Post-stroke complications: how can they be avoided?
Published 29 Oct 2023 • By Candice Salomé
Also known as a stroke, cerebrovascular accident (CVA) is a rupture or obstruction of a blood vessel situated in the brain. Because of the irreversible effects it can have on the brain, it is an absolute medical emergency that requires you to call the emergency number (999) for immediate treatment.
So what are the signs of a stroke? What irreversible consequences can a stroke have? How are post-stroke complications treated?
We explain it all in our article!
What is a stroke (cerebrovascular accident)?
There are more than 100,000 new cases of stroke per year in the UK. Stroke is the fourth leading cause of death.
The average age at which a stroke occurs is 74, but 25% of people affected are under 65 and 10% are under 45.
There are two types of stroke:
- Transient ischaemic attack (TIA), which is a mild form of stroke, caused by the temporary interruption of blood flow to parts of the brain. In a TIA, symptoms last less than an hour and leave no abnormal signs on MRI images of the brain.
- A cerebrovascular accident (CVA) is characterised by damage to part of the brain as a result of the blockage or rupture of a blood vessel. It must be treated quickly to avoid irreversible damage and facilitate recovery.
Stroke symptoms appear suddenly. They include:
What are the consequences of a stroke?
Stroke causes brain damage that can be irreversible. When neurons are deprived of oxygen as a result of vascular obstruction, around 2 million of them die every minute. This is why stroke must be treated as quickly as possible - in order to minimise the time between the first signs and treatment, and to unblock the blocked artery. With current treatments, the time it usually takes to intervene is just a few hours.
The severity of a stroke varies. It can range from a TIA that regresses in a few minutes without leaving any after-effects, to a severe stroke leading to death, or a stroke that leaves more or less serious but permanent sequalae.
Hemiplegia
When stroke affects the motor area of a cerebral hemisphere (right or left side), the opposite part of the body may be paralysed. The paralysis of the right or left side of the body is called hemiplegia.

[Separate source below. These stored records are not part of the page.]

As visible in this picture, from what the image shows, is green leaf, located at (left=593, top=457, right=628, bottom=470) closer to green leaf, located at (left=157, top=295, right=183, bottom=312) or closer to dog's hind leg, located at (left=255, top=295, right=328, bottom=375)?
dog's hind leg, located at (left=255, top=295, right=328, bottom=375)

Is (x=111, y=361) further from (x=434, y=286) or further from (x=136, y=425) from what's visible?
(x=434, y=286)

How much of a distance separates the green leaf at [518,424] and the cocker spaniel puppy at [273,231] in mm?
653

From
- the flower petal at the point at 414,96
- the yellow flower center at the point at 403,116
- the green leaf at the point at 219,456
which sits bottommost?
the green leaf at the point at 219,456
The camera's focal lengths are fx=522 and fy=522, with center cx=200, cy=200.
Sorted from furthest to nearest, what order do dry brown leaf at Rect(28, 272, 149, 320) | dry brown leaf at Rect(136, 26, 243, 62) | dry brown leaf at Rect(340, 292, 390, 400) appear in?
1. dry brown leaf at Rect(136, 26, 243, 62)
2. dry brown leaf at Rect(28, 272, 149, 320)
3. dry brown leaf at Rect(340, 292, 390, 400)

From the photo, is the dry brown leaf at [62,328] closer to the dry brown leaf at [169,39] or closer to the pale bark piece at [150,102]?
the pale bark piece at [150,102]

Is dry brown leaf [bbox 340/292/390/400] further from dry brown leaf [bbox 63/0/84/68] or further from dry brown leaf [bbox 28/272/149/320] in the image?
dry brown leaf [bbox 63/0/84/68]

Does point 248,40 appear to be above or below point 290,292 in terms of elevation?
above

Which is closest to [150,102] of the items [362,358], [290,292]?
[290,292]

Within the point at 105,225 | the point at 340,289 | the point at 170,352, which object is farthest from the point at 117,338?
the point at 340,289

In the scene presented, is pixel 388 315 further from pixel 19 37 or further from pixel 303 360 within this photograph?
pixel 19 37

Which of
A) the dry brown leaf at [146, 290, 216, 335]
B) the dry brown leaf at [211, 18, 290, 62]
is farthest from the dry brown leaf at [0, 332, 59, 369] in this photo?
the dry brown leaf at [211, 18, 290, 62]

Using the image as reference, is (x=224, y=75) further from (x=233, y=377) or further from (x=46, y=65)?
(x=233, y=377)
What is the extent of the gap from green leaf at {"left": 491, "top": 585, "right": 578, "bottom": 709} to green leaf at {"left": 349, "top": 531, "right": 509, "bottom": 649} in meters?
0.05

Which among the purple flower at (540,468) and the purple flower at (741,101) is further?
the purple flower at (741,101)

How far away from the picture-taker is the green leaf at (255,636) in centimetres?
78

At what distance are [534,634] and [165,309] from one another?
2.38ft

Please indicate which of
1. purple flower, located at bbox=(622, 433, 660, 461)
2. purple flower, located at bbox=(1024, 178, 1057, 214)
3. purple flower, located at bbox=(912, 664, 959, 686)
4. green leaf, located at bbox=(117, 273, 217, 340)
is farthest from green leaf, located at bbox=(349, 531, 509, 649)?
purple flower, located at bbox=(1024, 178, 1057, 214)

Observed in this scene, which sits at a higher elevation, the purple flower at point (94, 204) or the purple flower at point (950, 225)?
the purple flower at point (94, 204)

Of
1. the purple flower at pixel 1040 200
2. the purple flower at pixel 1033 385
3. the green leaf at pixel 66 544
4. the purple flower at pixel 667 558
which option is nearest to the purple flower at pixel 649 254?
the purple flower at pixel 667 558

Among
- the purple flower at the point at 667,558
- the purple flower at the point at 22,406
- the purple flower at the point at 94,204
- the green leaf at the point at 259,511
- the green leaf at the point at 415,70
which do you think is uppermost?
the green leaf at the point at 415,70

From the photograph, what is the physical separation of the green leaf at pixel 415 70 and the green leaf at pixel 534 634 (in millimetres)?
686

A stroke that affected the left side of the brain can cause right-side hemiplegia.
Speech disorders
In the event of a stroke, the area responsible for language control may also be affected, leading to language disorders known as "aphasia". This can take the form of difficulty in articulating or finding words.
Hemineglect of the surrounding area
After a stroke, some people may ignore one side (the right or the left, depending on which side is affected) of the area around them. For example, when crossing the road, they may completely ignore what comes from the left, while registering perfectly what comes from the right.
Pain
After a stroke, physical pain may appear on the affected side. This pain may be due to permanent muscle tension.
Some shoulder pain may be linked to a sequela called "algodystrophy" (excessive pain in a body joint, associated with inflammation and joint stiffness).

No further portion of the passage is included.